**Document segment**
The absence of WNT4 is required for male sex development. FGF signaling suppresses WNT4, acting in a feed forward loop triggered by SOX9. If this signaling is deficient in XY mice, female genes are unrepressed. With no FGFR2, there is a partial sex reversal. With no FGF9, there is a full sex reversal. Both cases are rescued, though, by a WNT4 deletion. In these double mutants, the resulting somatic cells are normal.

=== Kidneys ===

WNT4 is essential for nephrogenesis. It regulates kidney tubule induction and the mesenchymal to epithelial transformation in the cortical region. In addition, it influences the fate of the medullary stroma during development. Without it, smooth muscle α actin is markedly reduced. This occurrence causes pericyte deficiency around the vessels, leading to a defect in maturation. WNT4 probably functions by activating BMP4, a known smooth muscle differentiation factor.

=== Muscles ===

WNT4 contributes to the formation of the neuromuscular junction in vertebrates. Expression is high during the creation of first synaptic contacts, but subsequently downregulated. Moreover, loss of function causes a 35 percent decrease in the number of acetylcholine receptors. Overexpression, however, causes an increase. These events alter fiber type composition with the production of more slow fibers. Lastly, MuSK is the receptor for WNT4, activated through tyrosine phosphorylation. It contains a CRD domain similar to Frizzled receptors.

=== Lungs ===

WNT4 is also associated with lung formation and has a role in the formation of the respiratory system. When WNT4 is knocked out, there are many problems that occur in lung development. It has been shown that when WNT4 is knocked out, the lung buds formed are reduced in size and proliferation has greatly diminished which cause underdeveloped or incomplete development of the lungs. It also causes tracheal abnormalities because it affects the tracheal cartilage ring formation. Lastly, the absence of WNT4 also affects the expression of other genes that function in lung development such as Sox9 and FGF9.

**Problem**
Please give the percentage by which loss of WNT4 function lowers the number of acetylcholine receptors, according to the WNT4 text.

**Given entries**
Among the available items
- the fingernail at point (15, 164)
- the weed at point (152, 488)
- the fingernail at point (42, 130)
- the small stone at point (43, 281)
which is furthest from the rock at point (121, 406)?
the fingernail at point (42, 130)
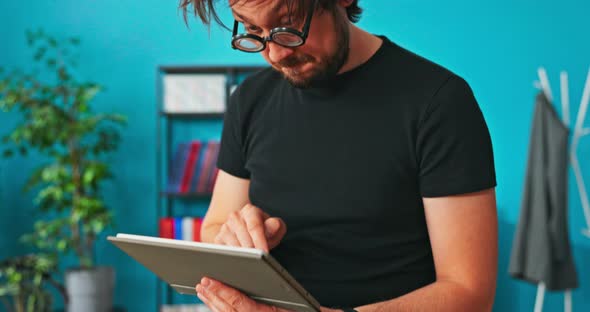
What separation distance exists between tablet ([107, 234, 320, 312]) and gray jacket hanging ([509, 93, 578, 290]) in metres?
2.36

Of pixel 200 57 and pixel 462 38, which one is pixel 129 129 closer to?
pixel 200 57

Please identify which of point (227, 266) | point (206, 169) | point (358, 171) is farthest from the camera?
point (206, 169)

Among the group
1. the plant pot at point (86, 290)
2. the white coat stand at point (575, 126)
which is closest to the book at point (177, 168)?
the plant pot at point (86, 290)

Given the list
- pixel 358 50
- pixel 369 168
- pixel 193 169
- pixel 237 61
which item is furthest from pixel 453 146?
pixel 237 61

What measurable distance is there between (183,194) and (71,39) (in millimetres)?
Answer: 1138

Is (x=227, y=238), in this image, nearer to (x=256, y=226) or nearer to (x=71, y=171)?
(x=256, y=226)

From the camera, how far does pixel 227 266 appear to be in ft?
3.36

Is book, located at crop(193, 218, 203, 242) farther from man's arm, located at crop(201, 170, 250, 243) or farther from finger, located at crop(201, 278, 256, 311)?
finger, located at crop(201, 278, 256, 311)

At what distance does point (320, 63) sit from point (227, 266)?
16.2 inches

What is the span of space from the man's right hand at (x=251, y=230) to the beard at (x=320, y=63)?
0.25m

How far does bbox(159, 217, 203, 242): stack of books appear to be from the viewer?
12.7 feet

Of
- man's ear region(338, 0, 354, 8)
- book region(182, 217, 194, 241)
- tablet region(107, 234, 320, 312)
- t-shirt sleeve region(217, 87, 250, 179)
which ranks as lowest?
book region(182, 217, 194, 241)

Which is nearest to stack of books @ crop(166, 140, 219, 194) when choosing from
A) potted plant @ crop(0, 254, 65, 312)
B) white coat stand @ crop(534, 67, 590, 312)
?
potted plant @ crop(0, 254, 65, 312)

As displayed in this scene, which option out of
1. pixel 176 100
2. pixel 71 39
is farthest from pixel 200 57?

**Response box**
35 percent